The present study has some strengths and limitations. The strengths of our study include well-validated tests for evaluating culturally free cognitive functioning and an acceptable sample size. Another unique aspect of the current study is the number of biomarkers analyzed. A cross-sectional design is a major limitation of our study, which prevented us from evaluating a causal relationship of fT3, fT4, NT-pro-BNP, and hs-CRP concentrations with cognitive functioning. The inclusion of individuals undergoing cardiac rehabilitation limits the generalizability of our findings to individuals with acute CAD. Also, our findings should not be applied to individuals with CAD above the age of 80, individuals with past cerebrovascular accidents, or individuals with severe somatic illnesses, as these were the study exclusion criteria.

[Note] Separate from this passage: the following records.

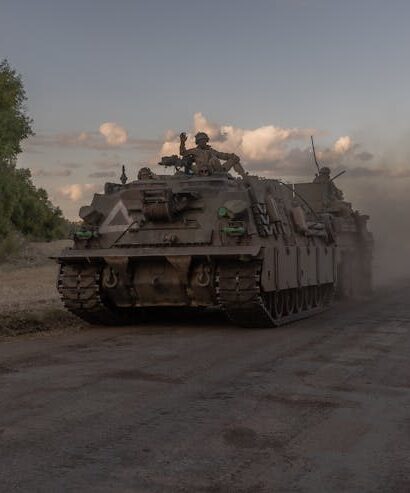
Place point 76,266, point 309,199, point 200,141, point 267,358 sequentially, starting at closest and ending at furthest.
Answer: point 267,358, point 76,266, point 200,141, point 309,199

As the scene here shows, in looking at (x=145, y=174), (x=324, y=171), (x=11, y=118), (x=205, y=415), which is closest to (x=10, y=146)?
(x=11, y=118)

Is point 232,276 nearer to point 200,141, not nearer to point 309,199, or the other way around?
point 200,141

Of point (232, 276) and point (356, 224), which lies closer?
point (232, 276)

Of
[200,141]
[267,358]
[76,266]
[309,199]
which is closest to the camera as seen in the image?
[267,358]

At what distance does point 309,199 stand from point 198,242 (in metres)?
11.0

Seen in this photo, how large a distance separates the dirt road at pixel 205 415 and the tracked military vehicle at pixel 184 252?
1.71 meters

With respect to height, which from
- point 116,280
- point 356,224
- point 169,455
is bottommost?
point 169,455

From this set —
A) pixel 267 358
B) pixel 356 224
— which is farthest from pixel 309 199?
pixel 267 358

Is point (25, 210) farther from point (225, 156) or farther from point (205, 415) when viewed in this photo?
point (205, 415)

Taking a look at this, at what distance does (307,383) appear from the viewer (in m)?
7.95

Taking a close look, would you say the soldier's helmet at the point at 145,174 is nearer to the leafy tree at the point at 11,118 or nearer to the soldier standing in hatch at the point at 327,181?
the soldier standing in hatch at the point at 327,181

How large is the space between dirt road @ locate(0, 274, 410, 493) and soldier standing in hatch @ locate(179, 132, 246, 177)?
537cm

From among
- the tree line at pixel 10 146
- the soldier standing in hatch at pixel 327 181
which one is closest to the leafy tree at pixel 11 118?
the tree line at pixel 10 146

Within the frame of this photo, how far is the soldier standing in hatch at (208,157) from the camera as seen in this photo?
16.1 m
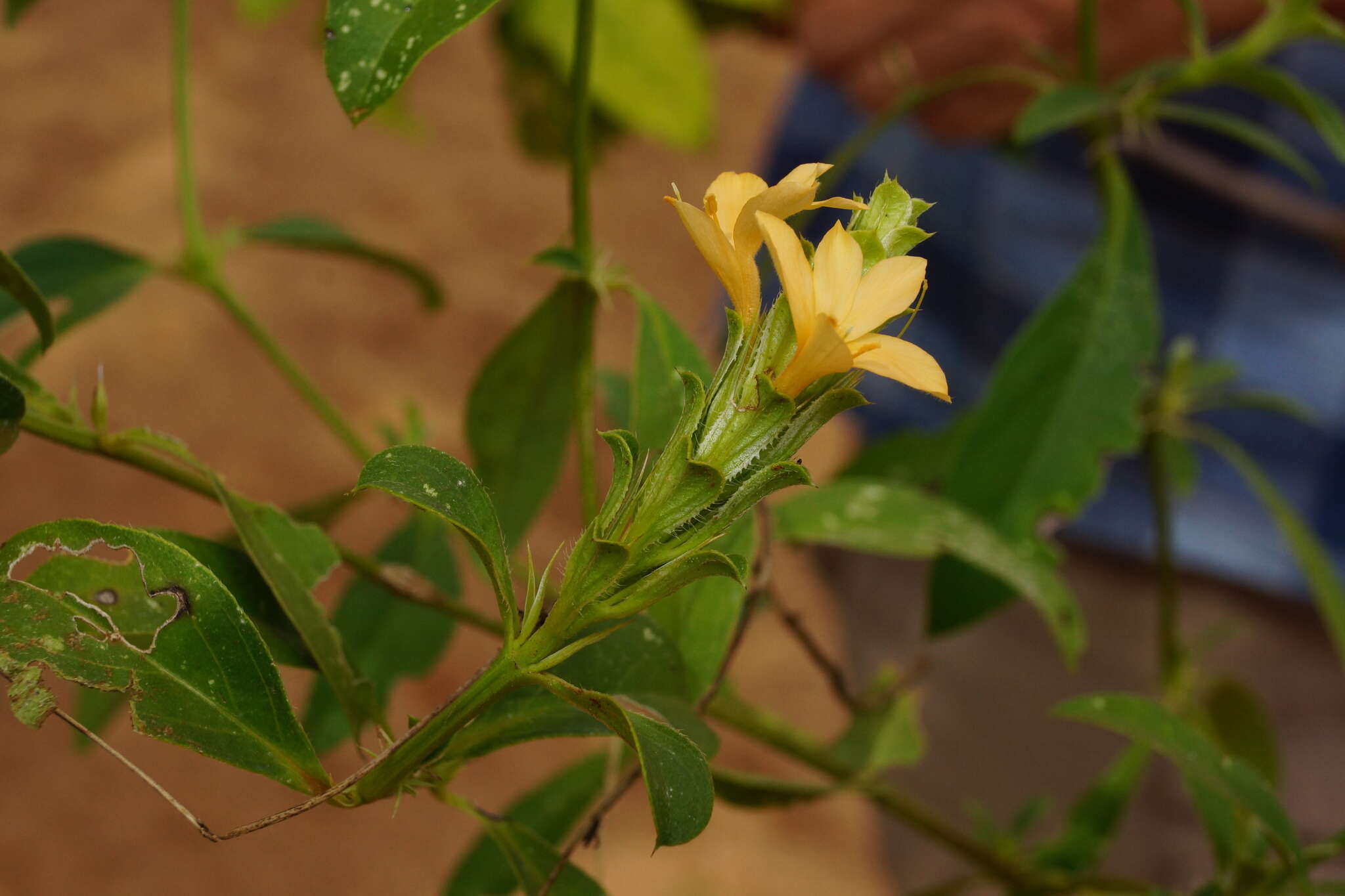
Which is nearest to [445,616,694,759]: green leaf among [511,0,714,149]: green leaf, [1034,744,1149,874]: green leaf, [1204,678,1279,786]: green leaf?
[1034,744,1149,874]: green leaf

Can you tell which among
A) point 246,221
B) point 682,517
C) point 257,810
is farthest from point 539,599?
point 246,221

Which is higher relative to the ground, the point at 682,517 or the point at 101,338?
the point at 682,517

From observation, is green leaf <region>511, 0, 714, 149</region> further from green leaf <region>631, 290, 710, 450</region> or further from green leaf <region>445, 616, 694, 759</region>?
green leaf <region>445, 616, 694, 759</region>

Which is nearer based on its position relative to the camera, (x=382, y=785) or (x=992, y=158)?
(x=382, y=785)

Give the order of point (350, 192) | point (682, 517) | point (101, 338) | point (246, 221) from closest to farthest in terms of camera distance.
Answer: point (682, 517) → point (101, 338) → point (246, 221) → point (350, 192)

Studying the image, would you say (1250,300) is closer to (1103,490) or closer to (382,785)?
(1103,490)

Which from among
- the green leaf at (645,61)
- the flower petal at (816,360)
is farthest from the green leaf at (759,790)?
the green leaf at (645,61)
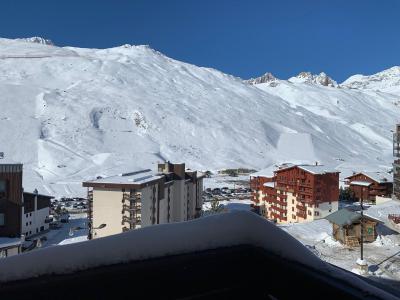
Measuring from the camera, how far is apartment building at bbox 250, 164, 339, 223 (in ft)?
70.8

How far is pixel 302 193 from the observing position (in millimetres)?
21969

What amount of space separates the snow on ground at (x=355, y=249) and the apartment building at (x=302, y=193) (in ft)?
12.2

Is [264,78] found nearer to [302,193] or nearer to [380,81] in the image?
[380,81]

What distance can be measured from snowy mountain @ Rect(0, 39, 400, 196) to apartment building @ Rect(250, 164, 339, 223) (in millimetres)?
18370

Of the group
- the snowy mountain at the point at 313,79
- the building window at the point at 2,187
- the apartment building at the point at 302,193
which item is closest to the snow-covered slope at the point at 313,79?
the snowy mountain at the point at 313,79

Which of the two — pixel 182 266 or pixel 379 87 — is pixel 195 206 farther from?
pixel 379 87

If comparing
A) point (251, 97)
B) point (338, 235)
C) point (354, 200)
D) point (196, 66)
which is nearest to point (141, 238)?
point (338, 235)

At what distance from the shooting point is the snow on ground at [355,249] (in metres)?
11.0

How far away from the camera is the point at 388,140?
255 ft

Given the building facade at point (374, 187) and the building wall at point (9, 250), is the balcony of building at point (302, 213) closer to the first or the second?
the building facade at point (374, 187)

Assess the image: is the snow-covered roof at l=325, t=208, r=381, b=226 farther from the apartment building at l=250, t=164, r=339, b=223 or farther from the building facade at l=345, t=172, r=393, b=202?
the building facade at l=345, t=172, r=393, b=202

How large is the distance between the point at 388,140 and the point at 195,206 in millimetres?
63381

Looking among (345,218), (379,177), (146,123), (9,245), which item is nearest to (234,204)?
(379,177)

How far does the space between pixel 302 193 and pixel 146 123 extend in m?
41.5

We also have to acknowldege that dividing groups by clinical norms of various biomarkers (namely fT3, fT4, NT-pro-BNP, and hs-CRP) might have created uneven distribution of study participants in each group, resulting in some of the groups being underpowered to detect changes. Thus, these results should be treated as preliminary, and have to be replicated in a larger sample size of individuals with CAD.

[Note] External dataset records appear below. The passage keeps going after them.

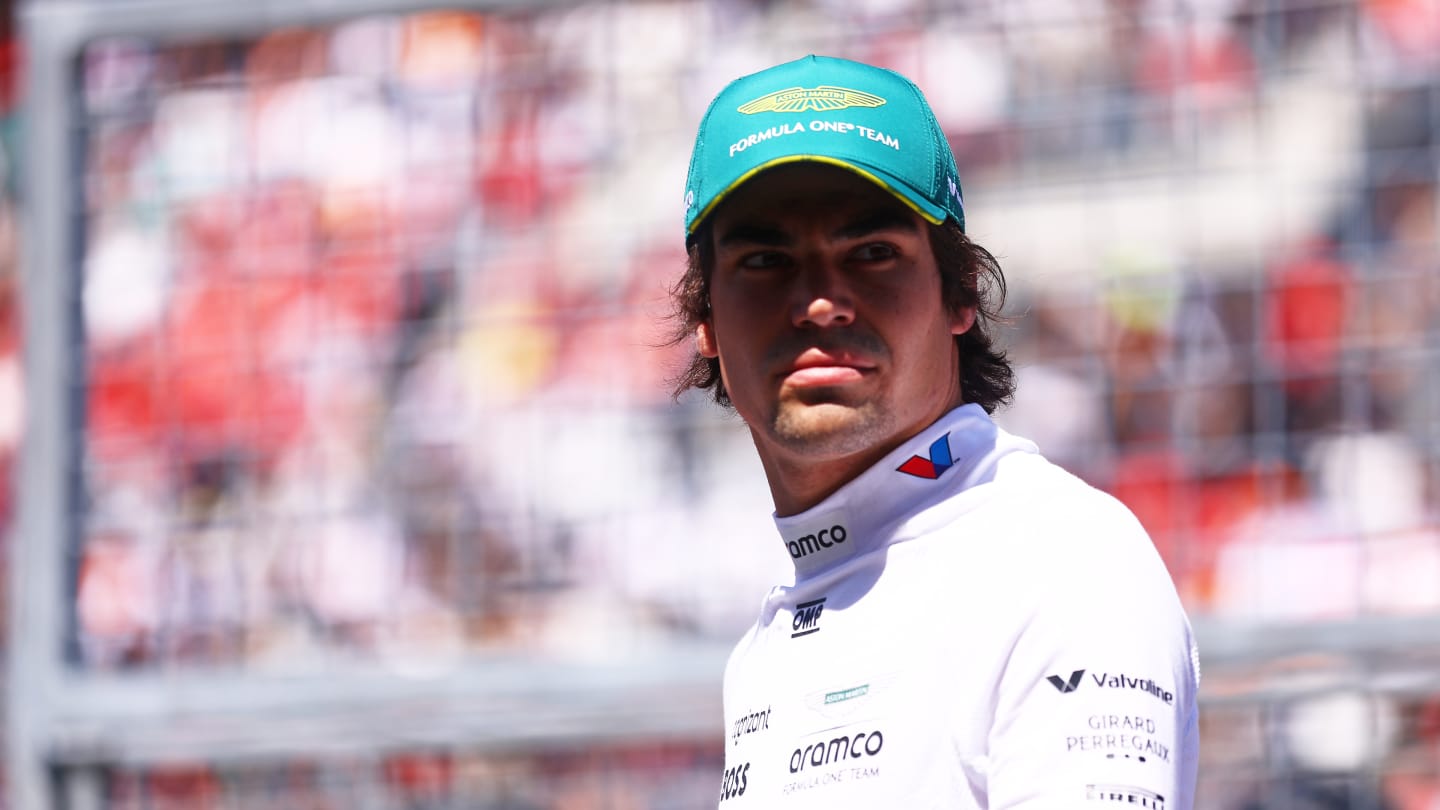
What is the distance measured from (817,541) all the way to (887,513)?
13cm

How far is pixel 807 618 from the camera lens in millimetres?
2459

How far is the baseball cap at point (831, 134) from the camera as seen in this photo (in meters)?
2.25

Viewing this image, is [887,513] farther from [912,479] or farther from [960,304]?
[960,304]

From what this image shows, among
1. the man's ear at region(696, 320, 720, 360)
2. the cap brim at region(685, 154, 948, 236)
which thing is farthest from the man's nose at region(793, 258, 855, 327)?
the man's ear at region(696, 320, 720, 360)

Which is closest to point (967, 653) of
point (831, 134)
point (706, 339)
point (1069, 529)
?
point (1069, 529)

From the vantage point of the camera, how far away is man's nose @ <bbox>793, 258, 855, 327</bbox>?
2.28m

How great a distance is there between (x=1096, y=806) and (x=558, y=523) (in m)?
3.11

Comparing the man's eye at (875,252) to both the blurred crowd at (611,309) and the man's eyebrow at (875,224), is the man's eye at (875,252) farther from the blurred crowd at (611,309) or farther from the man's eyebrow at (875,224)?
the blurred crowd at (611,309)

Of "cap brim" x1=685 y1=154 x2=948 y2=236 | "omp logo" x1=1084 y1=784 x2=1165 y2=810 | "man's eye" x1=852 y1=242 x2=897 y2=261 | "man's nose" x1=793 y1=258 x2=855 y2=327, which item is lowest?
"omp logo" x1=1084 y1=784 x2=1165 y2=810

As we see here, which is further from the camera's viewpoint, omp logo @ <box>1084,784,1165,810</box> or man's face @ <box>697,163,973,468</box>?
man's face @ <box>697,163,973,468</box>

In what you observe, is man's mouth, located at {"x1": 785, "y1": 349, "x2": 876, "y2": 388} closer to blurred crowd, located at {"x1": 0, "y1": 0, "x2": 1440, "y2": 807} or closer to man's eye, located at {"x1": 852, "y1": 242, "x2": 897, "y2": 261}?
man's eye, located at {"x1": 852, "y1": 242, "x2": 897, "y2": 261}

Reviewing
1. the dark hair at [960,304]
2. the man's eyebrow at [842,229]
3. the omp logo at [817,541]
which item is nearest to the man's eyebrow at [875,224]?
the man's eyebrow at [842,229]

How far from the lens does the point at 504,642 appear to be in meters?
4.86

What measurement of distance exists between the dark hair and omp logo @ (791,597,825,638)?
378mm
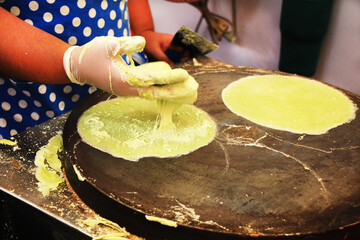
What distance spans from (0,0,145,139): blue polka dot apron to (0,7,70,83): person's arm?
0.62ft

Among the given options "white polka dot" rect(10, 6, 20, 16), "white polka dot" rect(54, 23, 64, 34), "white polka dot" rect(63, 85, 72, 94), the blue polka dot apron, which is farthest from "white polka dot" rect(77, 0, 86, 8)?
"white polka dot" rect(63, 85, 72, 94)

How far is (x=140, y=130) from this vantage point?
1.25 m

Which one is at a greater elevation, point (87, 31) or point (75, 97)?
point (87, 31)

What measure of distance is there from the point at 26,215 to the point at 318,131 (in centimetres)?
100

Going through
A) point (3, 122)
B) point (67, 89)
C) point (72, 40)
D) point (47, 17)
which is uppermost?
point (47, 17)

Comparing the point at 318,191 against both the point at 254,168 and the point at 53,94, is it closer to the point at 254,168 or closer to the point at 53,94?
the point at 254,168

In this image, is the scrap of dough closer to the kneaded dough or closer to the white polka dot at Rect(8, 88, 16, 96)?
the kneaded dough

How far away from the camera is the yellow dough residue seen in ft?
4.48

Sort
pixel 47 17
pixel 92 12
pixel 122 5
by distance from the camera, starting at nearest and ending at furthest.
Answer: pixel 47 17 → pixel 92 12 → pixel 122 5

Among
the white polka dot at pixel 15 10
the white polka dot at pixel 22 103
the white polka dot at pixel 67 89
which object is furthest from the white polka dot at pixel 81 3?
the white polka dot at pixel 22 103

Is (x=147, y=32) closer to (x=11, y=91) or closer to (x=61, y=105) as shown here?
(x=61, y=105)

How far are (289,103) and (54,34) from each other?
3.12 ft

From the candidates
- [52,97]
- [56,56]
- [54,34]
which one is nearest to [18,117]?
[52,97]

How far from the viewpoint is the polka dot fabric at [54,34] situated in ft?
4.49
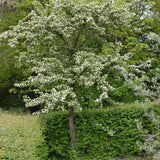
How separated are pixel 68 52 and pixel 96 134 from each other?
3303 millimetres

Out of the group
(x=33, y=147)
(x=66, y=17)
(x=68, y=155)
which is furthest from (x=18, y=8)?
(x=33, y=147)

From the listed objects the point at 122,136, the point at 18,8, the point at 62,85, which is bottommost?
the point at 122,136

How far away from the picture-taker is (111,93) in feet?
38.8

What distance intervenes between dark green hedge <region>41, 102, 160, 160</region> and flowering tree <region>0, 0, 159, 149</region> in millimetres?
535

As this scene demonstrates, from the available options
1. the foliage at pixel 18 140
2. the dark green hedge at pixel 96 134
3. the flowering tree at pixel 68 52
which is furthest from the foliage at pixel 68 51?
the dark green hedge at pixel 96 134

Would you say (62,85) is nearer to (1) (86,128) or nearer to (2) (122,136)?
(1) (86,128)

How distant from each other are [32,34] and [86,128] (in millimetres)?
Answer: 4029

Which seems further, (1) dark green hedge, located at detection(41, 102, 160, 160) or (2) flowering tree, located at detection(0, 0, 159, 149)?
(1) dark green hedge, located at detection(41, 102, 160, 160)

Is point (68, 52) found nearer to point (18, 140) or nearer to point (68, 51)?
point (68, 51)

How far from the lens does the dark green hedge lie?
333 inches

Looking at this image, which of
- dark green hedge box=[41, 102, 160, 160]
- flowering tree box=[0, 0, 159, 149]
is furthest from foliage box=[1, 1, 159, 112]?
dark green hedge box=[41, 102, 160, 160]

Despite these limitations, this is the first description of cognitive impairments in patients with OSA and its interaction with biomarkers. More specifically, it would be interesting for future studies to measure specific aspects of cognitive functioning tests a few months after the ACS. Furthermore, by directly addressing the possible underlying causes for the pathological changes seen in patients with OSA, it would also be interesting to assess the effect of continuous positive airway pressure therapy on the variation of biomarkers as well as on the progression of the cognitive function in the medium-long term follow-up. Understanding of other neurocognitive effects of fT3, fT4 NT-pro-BNP and hs-CRP should be elucidated in future studies employing other focused and specific cognitive functioning assessment probes because such knowledge could facilitate the identification of novel therapeutic strategies.

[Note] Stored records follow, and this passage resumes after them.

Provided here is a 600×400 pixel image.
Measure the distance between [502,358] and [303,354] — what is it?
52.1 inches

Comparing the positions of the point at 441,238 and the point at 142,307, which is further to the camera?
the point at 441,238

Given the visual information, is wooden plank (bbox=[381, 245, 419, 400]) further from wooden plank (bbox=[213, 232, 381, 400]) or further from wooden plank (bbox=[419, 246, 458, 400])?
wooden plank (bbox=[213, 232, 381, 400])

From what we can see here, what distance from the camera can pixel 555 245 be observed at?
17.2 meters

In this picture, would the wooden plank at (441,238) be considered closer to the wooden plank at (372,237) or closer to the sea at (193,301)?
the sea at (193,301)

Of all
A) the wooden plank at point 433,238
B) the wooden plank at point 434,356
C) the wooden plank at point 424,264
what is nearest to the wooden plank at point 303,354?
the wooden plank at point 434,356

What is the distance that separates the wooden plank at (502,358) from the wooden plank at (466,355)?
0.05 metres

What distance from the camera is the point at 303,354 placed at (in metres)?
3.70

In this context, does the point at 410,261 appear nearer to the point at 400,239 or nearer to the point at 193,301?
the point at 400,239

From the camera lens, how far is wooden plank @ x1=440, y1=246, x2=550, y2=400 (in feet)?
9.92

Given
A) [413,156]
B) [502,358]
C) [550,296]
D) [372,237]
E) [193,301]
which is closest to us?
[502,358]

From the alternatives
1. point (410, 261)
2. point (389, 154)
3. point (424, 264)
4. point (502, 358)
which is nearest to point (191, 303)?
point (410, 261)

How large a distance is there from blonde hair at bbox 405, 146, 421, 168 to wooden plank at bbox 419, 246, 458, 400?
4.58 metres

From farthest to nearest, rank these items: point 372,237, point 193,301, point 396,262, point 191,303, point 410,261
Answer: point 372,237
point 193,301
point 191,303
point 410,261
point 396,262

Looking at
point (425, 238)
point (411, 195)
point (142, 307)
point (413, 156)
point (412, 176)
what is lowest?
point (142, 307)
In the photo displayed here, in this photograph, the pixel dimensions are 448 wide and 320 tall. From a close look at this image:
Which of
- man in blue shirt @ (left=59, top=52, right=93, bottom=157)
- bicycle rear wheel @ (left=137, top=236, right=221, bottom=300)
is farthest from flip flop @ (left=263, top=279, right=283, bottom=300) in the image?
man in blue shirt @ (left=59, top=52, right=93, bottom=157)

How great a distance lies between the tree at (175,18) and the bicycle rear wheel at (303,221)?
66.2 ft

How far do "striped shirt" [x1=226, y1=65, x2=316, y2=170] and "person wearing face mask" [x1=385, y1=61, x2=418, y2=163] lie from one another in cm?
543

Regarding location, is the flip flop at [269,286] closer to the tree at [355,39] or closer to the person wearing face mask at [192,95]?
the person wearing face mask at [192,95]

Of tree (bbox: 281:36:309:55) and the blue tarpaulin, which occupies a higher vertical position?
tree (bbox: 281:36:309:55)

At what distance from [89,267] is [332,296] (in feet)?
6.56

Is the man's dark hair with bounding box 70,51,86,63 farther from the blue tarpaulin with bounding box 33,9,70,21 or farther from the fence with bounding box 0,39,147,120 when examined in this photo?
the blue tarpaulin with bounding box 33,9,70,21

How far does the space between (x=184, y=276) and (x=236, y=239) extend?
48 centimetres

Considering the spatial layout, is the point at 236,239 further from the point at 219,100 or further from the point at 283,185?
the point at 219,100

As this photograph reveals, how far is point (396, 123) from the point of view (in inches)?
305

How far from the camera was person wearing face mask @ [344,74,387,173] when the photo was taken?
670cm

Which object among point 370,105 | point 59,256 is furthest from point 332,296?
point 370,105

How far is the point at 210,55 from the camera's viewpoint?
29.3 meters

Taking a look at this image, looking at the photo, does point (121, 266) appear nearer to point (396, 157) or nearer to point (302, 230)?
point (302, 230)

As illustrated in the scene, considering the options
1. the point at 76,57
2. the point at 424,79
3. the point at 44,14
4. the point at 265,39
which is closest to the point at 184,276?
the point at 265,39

Our results indicate that males with OSA who have clinically elevated NT-pro-BNP levels experienced inferior psychomotor performance, as measured by the DSST, compared to those without OSA and with lower NT-pro-BNP levels. These findings reflect a probable interaction between OSA and NT-pro-BNP, increasing the risk of producing cognitive functioning problems. However, the interaction effect must be confirmed in future studies with larger sample sizes. Our results underscore the importance of referring individuals with CAD and OSA for a comprehensive neuropsychological assessment when a high NT-pro-BNP level is suspected, considering that CAD individuals are more at risk of developing cognitive impairment. Cognitive functioning was not impacted by interaction between OSA and fT3/fT4 as well as hs-CRP.
Data Availability Statement
The raw data supporting the conclusions of this article will be made available by the authors, without undue reservation.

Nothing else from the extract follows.